Thanks to Facebook rolling out yet another profile change, I spent the better part of yesterday going through a year’s worth of status updates. In doing that, I remembered highlights that had somehow gotten lost in the shuffle. Here are my Top 10 LOL status updates from 2011:

10. “Mommy, MOMMY come fast! Emergency!” my 3-year-old screamed from upstairs. I drop the laundry and run to discover him with his sister’s shampoo bottle. “Someone bwoked into our house and squished it Mommy. Squished it all over my fwoor and all over the cwoset and eviewhere. Umm-hmm. Somebody did it. But not me. Not me momma. Not me. Somebody else did it.”

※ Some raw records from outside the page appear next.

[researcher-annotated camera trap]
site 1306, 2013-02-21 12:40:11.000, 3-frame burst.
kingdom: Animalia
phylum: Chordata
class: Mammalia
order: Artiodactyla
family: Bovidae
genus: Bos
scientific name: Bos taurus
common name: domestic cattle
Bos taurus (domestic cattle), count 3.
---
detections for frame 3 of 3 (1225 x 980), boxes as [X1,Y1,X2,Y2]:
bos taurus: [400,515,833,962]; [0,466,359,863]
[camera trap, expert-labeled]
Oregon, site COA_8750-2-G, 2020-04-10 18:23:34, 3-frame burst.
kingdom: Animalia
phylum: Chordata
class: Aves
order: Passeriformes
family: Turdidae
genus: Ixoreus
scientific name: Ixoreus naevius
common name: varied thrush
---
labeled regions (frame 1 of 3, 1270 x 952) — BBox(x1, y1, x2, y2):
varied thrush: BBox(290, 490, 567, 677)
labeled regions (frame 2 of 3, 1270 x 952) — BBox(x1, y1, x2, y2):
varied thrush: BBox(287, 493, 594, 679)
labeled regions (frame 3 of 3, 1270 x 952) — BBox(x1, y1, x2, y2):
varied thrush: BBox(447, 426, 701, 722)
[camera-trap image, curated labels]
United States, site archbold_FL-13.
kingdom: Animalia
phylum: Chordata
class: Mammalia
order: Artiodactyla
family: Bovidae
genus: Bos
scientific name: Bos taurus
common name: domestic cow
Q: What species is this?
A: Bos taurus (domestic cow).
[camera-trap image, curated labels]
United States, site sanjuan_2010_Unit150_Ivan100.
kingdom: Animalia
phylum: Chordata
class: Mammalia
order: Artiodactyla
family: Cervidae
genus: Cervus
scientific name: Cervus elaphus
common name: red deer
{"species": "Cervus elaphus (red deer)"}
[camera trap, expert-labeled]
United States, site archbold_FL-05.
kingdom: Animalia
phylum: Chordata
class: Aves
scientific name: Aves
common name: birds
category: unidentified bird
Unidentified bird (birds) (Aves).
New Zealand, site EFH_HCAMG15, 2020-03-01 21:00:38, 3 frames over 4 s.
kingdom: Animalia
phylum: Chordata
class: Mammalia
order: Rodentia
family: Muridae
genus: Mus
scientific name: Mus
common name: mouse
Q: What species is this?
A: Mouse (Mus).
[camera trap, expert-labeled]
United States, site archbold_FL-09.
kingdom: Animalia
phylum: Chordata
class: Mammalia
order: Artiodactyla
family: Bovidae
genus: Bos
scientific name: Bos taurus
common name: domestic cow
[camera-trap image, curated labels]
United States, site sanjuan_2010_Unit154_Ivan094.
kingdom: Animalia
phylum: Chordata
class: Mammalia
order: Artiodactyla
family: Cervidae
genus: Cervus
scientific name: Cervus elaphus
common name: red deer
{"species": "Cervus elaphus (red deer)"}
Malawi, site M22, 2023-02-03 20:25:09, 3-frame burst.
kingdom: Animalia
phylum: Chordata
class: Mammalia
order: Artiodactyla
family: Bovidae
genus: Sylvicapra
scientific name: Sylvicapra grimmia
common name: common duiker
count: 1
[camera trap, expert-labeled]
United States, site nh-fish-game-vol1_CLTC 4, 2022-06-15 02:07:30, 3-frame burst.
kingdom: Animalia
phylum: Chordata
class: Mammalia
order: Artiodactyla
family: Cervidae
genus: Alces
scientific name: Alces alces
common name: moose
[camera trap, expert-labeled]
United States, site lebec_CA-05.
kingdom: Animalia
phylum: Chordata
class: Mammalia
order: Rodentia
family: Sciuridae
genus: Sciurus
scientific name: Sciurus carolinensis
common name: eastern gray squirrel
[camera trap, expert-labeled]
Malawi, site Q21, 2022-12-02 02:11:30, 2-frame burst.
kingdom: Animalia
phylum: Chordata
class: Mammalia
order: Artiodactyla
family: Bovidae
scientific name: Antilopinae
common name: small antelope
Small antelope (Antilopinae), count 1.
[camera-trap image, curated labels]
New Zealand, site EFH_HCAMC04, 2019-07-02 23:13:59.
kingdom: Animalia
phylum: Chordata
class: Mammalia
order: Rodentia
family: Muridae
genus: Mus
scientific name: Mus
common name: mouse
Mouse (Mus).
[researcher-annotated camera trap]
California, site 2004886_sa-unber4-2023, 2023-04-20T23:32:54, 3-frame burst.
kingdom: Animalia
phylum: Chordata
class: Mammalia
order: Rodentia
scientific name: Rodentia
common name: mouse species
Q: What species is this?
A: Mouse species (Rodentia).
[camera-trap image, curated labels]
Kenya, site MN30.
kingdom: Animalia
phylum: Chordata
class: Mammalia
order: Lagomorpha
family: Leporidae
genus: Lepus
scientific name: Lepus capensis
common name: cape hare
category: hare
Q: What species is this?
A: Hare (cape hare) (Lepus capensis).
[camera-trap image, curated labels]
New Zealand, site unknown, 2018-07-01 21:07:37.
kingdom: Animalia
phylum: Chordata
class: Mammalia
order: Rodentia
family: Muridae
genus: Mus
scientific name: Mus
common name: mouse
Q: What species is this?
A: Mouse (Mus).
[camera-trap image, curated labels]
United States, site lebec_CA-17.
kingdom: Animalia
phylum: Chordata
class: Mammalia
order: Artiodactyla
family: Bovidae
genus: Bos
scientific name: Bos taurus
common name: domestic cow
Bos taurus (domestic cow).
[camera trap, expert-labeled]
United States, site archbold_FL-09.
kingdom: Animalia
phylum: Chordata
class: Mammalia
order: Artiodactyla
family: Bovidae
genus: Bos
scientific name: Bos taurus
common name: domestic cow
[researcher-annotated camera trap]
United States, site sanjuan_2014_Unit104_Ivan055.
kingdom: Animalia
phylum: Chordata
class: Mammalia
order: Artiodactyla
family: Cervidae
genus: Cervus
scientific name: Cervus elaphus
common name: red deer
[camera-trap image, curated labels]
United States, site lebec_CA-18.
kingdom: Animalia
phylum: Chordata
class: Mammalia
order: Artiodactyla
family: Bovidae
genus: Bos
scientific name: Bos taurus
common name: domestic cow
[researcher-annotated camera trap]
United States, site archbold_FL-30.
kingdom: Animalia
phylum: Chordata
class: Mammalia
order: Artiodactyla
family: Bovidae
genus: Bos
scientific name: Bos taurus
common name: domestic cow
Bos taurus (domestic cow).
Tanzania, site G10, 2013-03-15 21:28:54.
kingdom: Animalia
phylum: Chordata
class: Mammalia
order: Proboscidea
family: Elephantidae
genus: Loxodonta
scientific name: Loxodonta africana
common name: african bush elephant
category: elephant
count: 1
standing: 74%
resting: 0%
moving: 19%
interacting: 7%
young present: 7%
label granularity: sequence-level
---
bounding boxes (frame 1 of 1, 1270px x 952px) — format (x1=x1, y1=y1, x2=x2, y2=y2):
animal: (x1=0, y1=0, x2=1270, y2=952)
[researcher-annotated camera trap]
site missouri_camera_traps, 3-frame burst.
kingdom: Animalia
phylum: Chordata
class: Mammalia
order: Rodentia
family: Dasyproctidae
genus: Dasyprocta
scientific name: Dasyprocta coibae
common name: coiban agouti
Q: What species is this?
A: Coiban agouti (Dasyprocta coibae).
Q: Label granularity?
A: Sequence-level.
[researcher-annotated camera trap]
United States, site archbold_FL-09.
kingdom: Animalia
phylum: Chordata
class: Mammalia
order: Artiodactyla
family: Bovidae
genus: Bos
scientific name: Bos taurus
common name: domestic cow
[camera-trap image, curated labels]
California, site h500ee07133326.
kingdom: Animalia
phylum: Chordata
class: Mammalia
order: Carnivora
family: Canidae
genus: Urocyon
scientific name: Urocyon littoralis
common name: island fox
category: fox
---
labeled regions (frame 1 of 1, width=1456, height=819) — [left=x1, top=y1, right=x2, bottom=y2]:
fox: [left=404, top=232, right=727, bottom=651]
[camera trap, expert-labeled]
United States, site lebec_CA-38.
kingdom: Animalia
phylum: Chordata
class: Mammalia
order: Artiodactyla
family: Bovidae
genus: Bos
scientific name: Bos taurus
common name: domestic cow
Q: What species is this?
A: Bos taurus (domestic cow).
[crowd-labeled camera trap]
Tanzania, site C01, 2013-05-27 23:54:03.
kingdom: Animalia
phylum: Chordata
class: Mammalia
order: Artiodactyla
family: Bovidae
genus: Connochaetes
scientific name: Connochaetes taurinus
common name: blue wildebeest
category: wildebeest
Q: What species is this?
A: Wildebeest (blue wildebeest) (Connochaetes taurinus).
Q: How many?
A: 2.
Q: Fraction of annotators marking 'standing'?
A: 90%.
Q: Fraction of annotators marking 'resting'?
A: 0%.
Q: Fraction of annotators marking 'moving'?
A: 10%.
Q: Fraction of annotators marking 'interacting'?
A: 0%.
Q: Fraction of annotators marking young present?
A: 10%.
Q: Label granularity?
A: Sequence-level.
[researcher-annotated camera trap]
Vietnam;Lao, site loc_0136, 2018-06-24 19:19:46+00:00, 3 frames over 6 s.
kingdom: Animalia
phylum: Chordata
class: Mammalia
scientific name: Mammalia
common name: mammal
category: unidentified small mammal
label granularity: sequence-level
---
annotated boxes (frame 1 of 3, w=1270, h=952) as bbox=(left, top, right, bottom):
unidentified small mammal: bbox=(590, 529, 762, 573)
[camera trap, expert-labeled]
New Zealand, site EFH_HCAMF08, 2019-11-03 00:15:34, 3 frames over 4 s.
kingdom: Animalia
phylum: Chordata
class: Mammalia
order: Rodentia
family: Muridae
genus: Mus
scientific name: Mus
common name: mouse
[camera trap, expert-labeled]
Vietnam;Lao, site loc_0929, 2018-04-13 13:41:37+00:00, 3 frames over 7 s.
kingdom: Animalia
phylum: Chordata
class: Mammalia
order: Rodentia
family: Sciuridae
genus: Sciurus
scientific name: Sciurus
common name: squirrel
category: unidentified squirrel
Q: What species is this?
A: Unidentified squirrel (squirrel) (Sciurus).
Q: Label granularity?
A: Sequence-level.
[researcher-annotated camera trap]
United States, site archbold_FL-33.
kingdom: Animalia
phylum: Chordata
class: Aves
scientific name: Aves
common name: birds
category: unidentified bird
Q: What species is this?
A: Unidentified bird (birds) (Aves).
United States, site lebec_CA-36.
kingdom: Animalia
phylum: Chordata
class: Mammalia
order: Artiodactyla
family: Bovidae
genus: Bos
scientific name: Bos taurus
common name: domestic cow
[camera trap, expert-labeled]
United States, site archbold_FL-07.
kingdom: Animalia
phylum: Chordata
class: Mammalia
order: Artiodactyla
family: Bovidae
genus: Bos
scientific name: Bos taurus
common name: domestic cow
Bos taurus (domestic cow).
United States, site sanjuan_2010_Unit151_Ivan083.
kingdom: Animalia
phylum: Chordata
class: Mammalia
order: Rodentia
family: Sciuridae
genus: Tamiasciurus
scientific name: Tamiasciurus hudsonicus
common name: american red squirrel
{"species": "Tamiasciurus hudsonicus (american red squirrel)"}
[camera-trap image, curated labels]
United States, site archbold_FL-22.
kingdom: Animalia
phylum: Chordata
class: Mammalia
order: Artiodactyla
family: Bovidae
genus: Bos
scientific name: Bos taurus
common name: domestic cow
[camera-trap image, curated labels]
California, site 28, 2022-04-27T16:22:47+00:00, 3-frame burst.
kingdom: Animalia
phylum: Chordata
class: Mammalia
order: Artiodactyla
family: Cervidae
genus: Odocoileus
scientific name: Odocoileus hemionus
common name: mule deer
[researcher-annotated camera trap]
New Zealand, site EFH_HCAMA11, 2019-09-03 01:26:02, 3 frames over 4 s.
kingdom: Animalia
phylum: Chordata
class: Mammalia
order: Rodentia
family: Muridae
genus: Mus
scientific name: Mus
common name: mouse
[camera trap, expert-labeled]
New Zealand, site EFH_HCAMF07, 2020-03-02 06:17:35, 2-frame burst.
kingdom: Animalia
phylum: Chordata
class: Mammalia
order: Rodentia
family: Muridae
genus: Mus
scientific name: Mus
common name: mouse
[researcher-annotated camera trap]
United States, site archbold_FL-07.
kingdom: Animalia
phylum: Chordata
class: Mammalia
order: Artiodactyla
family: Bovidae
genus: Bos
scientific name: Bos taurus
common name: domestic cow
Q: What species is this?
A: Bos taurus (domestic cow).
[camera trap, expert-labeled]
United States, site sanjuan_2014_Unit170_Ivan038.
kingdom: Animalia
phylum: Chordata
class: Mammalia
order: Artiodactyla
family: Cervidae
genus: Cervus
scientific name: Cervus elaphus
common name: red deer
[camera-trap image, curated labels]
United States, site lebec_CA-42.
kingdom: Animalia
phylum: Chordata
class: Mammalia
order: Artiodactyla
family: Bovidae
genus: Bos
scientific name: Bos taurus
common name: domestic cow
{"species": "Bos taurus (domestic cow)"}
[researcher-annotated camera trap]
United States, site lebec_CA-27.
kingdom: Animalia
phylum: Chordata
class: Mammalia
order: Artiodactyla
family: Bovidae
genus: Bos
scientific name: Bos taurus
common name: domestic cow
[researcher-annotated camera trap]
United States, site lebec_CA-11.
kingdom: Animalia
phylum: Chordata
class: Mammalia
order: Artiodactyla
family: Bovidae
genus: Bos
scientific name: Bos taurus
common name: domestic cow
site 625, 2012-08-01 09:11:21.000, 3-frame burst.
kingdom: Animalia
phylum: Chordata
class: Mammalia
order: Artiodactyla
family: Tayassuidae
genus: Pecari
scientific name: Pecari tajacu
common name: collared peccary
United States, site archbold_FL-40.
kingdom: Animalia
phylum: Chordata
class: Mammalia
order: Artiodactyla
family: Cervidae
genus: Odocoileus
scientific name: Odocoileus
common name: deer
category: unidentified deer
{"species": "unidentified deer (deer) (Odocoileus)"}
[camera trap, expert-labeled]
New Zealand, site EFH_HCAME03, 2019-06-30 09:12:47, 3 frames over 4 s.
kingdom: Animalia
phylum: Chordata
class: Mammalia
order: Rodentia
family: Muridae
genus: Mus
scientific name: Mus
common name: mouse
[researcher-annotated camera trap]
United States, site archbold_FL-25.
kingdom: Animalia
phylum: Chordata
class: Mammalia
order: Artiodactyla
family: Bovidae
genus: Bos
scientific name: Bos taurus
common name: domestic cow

9. K: “What does between mean?” Me: “Well, on a peanut butter sandwich the peanut butter is between two slices of bread.”  K: (Smacking hands together like cymbals) “So it mean smack dab in the middle!”   Me: “Yep.”   K: “Why don’t they just say smack dab in the middle instead of a complicated word like between?”

8. My 3-year-old’s leadership skills are coming out. He was talking and his siblings were ignoring him so he climbed up on the table and said “I’m biggest now. My turn or I’ll eat all your candy. Forever!”

7. Just gave the following advice to my crying 3-year-old: “Next time your brother hits you, hit him back… HARD.” He left the room laughing with an evil grin. Within 5 minutes, the 5-year-old came crying while rubbing his shoulder and said, “That wasn’t nice, Mom. Now who am I gonna hit?”